Monthly wrap for February 2022: Upward momentum stalled because of Russia’s attack on Ukraine

Date: March 1, 2022

  • The STI first shot up 6% in Feb but closed with net 0.2% loss
  • Main reason was Russia’s attack on Ukraine
  • Commodity, oil prices surged; investors moved money to safe havens
  • Will the Fed ease back on its tightening because of market turbulence?
  • Singapore’s market cap up 0.3% at S$860.2b
  • DBS was ordered to set aside S$930m in additional capital
  • SPH to convene Cuscaden scheme meeting on 22 March

The STI first gained 6% in Feb, but closed with a net loss of 0.2%

Over the course of a turbulent month, the Straits Times first gained 192 points or almost 6% when it closed at 3,441.57 on the 17th, only to be hit by selling after Russia invaded Ukraine on the 24th of the month.

The outcome was that not only did the index lose its grip on the 3,400 level, it also fell below 3,300 to end at 3,242.24, a nett loss of 7 points or 0.2% for the month.

The attack on Ukraine has rocked global markets and sent investors scrambling for safety.

“Global markets are experiencing heightened volatility as investors weigh the impact of Russia’s invasion of Ukraine, potential disruptions in the flow of commodities, and the ramping up of Western sanctions on Russia,” wrote Mark Haefele, chief investment officer of global wealth management at UBS.

Markets weighing sanctions on Russia

Over the weekend, the U.S. moved to cut off Russian banks’ access from the SWIFT international payment system, making it difficult for Russian banks to transact overseas. However, the move also puts other banks and companies around the globe at risk.

Oil, commodity prices surged

Crude prices surged Monday amid fears that already-tight global oil supplies could be made worse by new financial sanctions on Russia over its invasion of Ukraine.

Futures contracts for international oil benchmark Brent rose 5% to $99 a barrel, with futures for U.S. benchmark West Texas Intermediate crude up 5% to near $96.50. Oil prices remained below their highs seen at the peak of the market frenzy late last week, when U.S. crude briefly topped $100 a barrel for the first time since 2014 before slipping back.

Investors sought safety in bonds, gold

Investors largely moved into safe assets on Monday to ride out the volatility in the stock market. The price of the 10-year Treasury bond rose, sending its yield down to 1.83% from a closing level of 1.97% on Friday. The price of gold rose 1.3%.

Will the US Fed cut back on its rate hikes?

Interestingly, some observers think that the volatility in markets might prompt the US Federal Reserve to ease back on its interest rate hikes.
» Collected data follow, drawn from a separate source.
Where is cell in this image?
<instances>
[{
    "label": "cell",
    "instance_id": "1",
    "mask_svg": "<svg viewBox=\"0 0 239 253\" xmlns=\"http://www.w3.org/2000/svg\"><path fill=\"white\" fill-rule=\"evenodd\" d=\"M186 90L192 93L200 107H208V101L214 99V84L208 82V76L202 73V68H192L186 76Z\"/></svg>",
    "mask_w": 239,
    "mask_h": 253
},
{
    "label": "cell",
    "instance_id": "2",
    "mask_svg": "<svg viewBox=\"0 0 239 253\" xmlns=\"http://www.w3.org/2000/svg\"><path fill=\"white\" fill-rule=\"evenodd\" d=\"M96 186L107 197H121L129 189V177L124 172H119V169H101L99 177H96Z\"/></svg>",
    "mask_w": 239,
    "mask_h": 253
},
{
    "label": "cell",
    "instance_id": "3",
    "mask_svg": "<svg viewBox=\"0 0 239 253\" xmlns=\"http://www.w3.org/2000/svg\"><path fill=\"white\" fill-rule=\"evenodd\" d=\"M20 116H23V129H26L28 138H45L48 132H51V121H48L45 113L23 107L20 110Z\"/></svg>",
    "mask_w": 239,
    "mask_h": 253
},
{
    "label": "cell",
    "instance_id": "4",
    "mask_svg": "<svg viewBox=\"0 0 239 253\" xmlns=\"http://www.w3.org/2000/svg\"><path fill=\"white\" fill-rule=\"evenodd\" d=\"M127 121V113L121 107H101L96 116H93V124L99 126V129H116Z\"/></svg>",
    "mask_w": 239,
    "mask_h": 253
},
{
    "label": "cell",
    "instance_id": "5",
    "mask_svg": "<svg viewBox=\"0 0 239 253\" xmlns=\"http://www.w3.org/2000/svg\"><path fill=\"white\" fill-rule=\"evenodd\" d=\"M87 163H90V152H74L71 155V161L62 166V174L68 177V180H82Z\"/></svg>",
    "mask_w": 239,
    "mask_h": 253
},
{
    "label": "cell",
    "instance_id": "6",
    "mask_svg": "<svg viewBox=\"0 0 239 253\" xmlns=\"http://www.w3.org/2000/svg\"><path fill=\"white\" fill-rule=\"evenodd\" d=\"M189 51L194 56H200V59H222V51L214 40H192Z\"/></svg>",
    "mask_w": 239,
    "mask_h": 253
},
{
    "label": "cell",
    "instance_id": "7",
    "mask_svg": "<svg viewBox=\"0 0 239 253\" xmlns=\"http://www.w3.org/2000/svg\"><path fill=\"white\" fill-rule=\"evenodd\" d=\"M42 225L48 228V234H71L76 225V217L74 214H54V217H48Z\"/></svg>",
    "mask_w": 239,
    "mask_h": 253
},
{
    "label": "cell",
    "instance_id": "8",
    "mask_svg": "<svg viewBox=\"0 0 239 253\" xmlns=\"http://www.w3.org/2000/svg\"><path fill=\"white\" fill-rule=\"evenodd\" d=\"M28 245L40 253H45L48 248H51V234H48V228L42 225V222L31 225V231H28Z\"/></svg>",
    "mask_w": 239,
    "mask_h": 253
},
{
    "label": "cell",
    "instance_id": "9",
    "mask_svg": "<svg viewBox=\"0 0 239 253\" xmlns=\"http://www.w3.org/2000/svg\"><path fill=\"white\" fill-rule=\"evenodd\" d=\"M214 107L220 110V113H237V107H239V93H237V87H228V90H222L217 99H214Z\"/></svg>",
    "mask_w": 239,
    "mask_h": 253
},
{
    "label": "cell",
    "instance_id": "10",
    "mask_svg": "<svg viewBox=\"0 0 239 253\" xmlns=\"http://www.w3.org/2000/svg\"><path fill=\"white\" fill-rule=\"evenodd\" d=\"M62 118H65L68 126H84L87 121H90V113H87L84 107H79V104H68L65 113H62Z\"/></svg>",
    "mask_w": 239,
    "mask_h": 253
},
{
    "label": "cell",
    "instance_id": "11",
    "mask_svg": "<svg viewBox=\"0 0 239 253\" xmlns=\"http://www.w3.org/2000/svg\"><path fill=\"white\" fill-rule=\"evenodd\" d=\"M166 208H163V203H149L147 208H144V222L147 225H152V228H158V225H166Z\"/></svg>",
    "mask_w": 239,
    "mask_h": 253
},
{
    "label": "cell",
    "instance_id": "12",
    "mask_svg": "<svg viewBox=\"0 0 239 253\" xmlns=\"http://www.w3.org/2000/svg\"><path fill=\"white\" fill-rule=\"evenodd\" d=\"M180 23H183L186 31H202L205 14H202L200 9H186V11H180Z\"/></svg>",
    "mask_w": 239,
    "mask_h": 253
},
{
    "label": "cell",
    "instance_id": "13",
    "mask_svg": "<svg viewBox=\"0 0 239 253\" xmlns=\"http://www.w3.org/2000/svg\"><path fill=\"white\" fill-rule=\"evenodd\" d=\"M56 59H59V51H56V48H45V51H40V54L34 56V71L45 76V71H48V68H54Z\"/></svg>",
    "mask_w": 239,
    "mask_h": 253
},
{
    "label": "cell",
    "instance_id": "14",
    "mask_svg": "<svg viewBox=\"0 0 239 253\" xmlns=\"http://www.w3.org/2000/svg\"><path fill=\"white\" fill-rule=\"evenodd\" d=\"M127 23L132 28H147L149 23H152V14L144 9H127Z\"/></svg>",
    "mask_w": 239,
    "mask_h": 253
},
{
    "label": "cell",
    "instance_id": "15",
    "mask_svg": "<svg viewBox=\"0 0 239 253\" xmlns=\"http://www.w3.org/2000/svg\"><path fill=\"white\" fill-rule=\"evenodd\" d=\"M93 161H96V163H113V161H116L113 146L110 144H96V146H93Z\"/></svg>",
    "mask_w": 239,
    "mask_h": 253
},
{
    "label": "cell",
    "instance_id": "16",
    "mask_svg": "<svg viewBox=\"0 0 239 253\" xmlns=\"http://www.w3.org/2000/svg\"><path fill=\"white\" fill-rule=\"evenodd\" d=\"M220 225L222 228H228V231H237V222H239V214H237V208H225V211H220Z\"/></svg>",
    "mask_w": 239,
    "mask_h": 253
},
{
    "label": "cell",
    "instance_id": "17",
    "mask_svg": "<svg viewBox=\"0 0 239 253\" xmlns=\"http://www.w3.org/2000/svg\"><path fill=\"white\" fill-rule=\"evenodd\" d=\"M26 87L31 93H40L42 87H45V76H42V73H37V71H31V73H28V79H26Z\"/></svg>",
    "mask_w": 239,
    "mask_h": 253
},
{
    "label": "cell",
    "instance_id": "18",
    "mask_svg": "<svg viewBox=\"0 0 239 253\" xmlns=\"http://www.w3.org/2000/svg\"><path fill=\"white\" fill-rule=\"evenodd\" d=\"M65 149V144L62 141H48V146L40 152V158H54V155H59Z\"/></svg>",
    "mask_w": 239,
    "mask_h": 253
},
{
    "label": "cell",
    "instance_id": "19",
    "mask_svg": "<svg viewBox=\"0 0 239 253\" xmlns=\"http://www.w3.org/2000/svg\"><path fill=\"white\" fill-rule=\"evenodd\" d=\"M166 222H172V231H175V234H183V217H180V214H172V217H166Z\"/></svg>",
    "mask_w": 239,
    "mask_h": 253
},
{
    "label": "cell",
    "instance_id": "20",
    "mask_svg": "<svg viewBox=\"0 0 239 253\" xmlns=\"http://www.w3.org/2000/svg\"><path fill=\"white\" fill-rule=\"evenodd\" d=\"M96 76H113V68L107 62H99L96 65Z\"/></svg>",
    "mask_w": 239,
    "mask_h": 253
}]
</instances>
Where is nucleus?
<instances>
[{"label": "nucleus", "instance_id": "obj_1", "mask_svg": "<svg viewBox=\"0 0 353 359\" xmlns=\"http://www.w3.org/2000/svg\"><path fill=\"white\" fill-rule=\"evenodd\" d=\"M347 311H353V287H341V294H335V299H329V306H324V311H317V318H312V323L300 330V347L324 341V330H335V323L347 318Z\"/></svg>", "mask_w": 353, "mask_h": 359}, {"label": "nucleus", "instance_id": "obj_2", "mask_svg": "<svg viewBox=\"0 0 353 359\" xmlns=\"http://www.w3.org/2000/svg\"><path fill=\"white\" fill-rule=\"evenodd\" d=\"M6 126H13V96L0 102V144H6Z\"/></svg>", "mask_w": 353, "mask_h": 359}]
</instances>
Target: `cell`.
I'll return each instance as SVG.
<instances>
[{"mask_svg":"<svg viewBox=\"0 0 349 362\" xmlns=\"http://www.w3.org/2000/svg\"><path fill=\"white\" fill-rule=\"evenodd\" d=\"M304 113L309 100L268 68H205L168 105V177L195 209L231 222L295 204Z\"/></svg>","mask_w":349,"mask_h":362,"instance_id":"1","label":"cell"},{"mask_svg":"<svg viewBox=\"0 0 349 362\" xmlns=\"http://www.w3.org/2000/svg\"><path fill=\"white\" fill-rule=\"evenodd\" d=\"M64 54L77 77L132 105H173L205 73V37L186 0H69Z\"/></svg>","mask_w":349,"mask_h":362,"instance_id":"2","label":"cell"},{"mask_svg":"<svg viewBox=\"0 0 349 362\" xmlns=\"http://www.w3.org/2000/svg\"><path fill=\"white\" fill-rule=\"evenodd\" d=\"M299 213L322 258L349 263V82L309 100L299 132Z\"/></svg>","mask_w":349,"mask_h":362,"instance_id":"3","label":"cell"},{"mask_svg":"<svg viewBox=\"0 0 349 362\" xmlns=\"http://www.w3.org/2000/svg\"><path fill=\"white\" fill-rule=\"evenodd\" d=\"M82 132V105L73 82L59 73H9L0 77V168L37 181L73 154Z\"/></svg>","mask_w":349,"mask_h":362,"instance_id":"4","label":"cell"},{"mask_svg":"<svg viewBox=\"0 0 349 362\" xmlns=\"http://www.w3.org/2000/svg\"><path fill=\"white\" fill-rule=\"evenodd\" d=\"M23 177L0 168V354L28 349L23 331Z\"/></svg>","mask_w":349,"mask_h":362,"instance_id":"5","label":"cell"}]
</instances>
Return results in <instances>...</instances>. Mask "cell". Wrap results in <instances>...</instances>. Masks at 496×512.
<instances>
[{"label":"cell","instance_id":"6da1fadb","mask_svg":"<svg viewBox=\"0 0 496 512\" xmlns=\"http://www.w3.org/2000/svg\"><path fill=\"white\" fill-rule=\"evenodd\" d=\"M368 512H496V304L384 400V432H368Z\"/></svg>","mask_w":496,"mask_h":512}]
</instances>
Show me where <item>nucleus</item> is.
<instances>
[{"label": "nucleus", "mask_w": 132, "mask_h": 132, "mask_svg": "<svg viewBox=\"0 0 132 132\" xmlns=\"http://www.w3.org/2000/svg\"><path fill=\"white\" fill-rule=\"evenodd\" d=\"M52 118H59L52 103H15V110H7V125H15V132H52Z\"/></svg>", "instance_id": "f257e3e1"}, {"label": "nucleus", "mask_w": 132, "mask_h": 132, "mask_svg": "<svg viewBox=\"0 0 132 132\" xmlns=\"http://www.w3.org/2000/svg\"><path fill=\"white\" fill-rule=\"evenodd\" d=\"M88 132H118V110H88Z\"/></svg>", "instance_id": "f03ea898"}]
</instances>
The probability than the Fed lift rates by 50 basis points — as opposed to 25 basis points — is now just under 7% as per the federal funds futures market, compared to the 24% chance on Friday.

Singapore’s market cap for Feb up 0.3% to S$860.2b

The month started with a bang, with the STI jumping 66 points or 2% after the Chinese New Year holidays in response to several consecutive all-time highs on Wall Street that were driven mainly by beter-than-expected corporate earnings. In the first week, the index gained 82 points or 2.5%.

The second week was even better, with the index rising 97 points or almost 3%. Most of the time, it was gains in the three banks which pushed the index higher.

However, the momentum stalled by the third week when the possibility of war in Ukraine emerged. By the fourth week when the attack actually took place, the momentum had reversed significantly.

Despite this loss, the total market capitalisation of the 664 companies listed here rose 0.3% from S$858b at the end of January to S$860.2b. The market cap of the 30 STI components was up 0.4% at S$536.1b.

DBS ordered to set aside S$930m in regulatory capital

As penalty for the widespread disruption of its digital banking services in November last year, DBS was ordered early in the month to set aside about S$930 million in additional regulatory capital to guard against operational risks.

SPH terminated Keppel’s agreement, to hold Cuscaden scheme meeting on 22 Mar

Singapore Press Holdings (SPH) during the month said it has decided to terminate Keppel Corp’s implementation agreement relating to the latter’s takeover offer, while pressing ahead with preparations for shareholders to vote on Cuscaden Peak’s rival offer.

This in turn prompted Keppel to file a notice of arbitration with the Singapore International Arbitration Centre (SIAC) to start arbitration proceedings against SPH.

SPH announced on Monday that it will hold a scheme meeting on 22 March to vote on Cuscaden’s takeover offer.